4. Manager and Department Head Surveys

The methods above find what technology can find. They miss tools that employees access through personal email addresses or personal devices. Sometimes the simplest approach is to ask.

A short quarterly survey to managers — "What software tools is your team using that are not in our approved stack?" — surfaces things no log will catch. Pair it with amnesty: you are not auditing for discipline, you are trying to consolidate and support the tools that are working.

Many teams have genuinely found better tools than the centrally licensed alternatives. A good shadow IT program identifies those tools and either adopts them centrally or provides a migration path — not just a shutdown.

Assessing What You Find

Not all shadow IT is equal. Once you have a list of discovered tools, assess each one:

Data sensitivity: Does the tool have access to customer data, employee data, financial records, or intellectual property? Higher sensitivity means higher priority.

Usage scope: Is this one person using a personal preference tool, or is a whole team running a critical process on it? Scope determines urgency.

Regulatory implications: If your company handles healthcare, financial, or other regulated data, tools that touch that data have compliance implications regardless of how minor the tool seems.

Vendor posture: Is this a reputable vendor with a security program and documented privacy practices? Or an early-stage startup with no published security documentation?

Triage your findings into three buckets: approve and centralize, require migration, or block and remove. The third bucket should be small — most shadow IT deserves the first or second treatment.

Building a Culture of Proactive Disclosure

The goal is not to catch employees doing something wrong. The goal is to get visibility into the tools that are actually driving productivity, so you can support them properly — or replace them with something better.

This requires making it easy and consequence-free to disclose tools. Build a simple intake form: "Using a tool not in our approved stack? Tell us about it." Route submissions to an IT or ops review process with a defined SLA (we will respond in five business days). Make the outcome binary: approved or let's talk about alternatives.

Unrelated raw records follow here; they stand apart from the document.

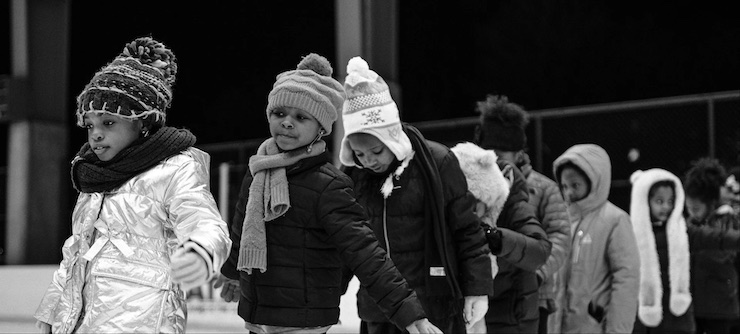 black girls in coats and hats, standing in line at an ice rink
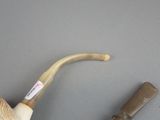 a pipe and a pipe holder sitting on a table
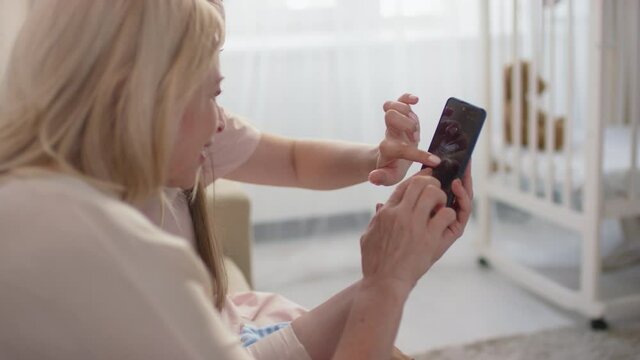 Over-the-shoulder close-up of pregnant woman showing ultrasound image of baby on smartphone to mother talking about future baby together sitting at home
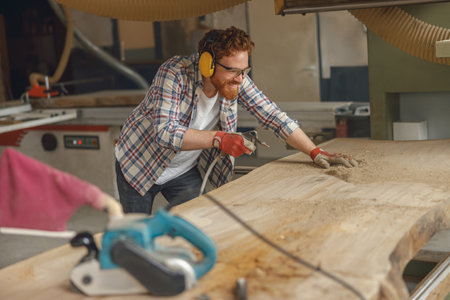 Woodworker is cleaning saw from sawdust working in carpentry workshop. High quality photoの写真素材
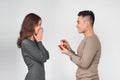 Asian man gives wedding ring and gift box to his woman Royalty Free Stock Photo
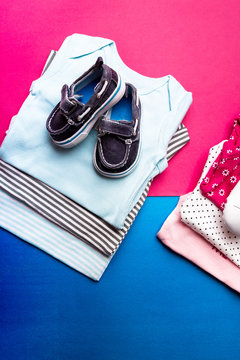Folded blue and pink bodysuit with boat shoes on it on minimalistic pink and blue background. diaper for newborn boy and girl. Stack of infant clothing. Child outfit. Top view.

When employees know that disclosure leads to faster support rather than a stern conversation, they disclose more. When they think disclosure leads to confiscation, they hide tools more carefully.

Some organizations create a "shadow IT fast lane" — a 30-day expedited review for tools with fewer than five users and no access to sensitive data. This reduces friction enormously while maintaining governance.

The AI Tool Challenge

AI tools are the hardest category of shadow IT to manage right now. They proliferate rapidly, often start free, and their data practices are frequently opaque or changing. Specific concerns:

Training data opt-outs: Many AI tools use your inputs to improve their models by default. Enterprise plans often include opt-outs. Free tiers often do not. An employee using a free AI writing tool may be training that model on your unpublished product roadmap.

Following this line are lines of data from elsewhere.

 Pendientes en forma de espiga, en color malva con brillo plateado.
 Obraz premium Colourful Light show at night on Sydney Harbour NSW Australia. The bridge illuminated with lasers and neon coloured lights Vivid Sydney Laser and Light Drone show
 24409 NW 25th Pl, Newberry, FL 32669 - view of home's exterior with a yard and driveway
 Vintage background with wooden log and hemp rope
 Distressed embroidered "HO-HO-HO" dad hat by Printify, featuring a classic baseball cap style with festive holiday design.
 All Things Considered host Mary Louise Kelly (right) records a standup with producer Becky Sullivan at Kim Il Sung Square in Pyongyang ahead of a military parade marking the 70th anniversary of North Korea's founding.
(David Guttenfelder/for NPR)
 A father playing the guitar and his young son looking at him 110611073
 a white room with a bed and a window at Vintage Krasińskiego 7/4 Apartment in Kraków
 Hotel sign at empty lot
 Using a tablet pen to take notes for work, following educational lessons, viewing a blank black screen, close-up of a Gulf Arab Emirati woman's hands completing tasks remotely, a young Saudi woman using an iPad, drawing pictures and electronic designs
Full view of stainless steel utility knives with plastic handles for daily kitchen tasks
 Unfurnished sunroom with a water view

Data retention: What does the vendor retain? For how long? Under what legal jurisdiction?

Subprocessors: AI tools often rely on foundation model APIs from third parties. The tool you approved may be routing your data through several vendors you have never evaluated.

Build an AI-specific addendum to your tool evaluation checklist that addresses these questions. See our AI tool security evaluation guide for a detailed framework.

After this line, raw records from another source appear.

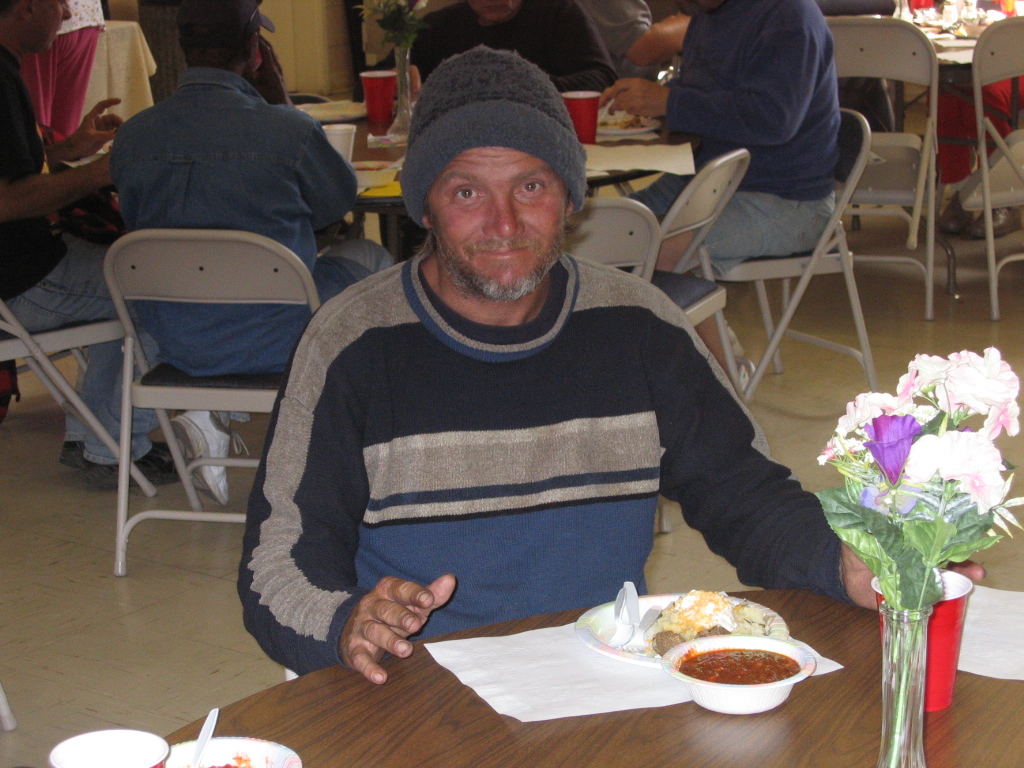 A man seated with a meal during a church community dinner.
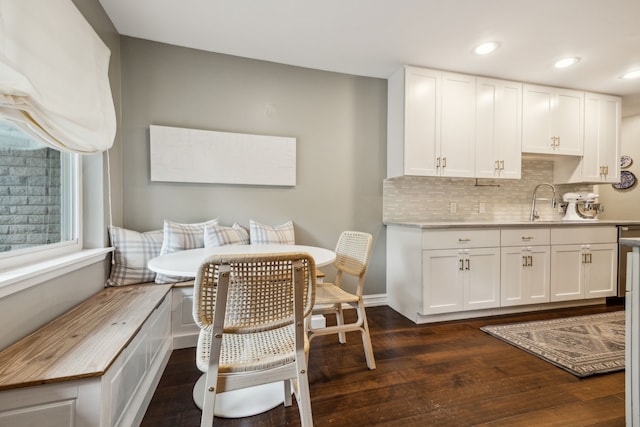 kitchen with decorative backsplash, white cabinets, and dark wood-style flooring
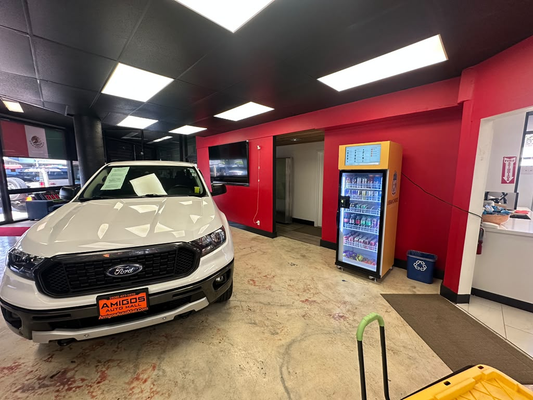 WEIMI AI vending machine installed inside an automotive dealership in Italy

Operationalizing Discovery

A one-time shadow IT audit produces a one-time list. The problem is continuous, so your process needs to be continuous:

  • Run financial analysis quarterly (monthly is better if you can automate it)
  • Pull SSO/OAuth logs monthly
  • Survey managers quarterly
  • Review new tool requests through a lightweight intake process

Trackr helps teams surface new tools as they appear in spend data, creating an ongoing early-warning system rather than periodic point-in-time audits.

Shadow IT is not a problem you solve once. It is a dynamic that you manage continuously — and the organizations that manage it best do so by making it easy to come out of the shadows, not by trying to eliminate all unsanctioned behavior.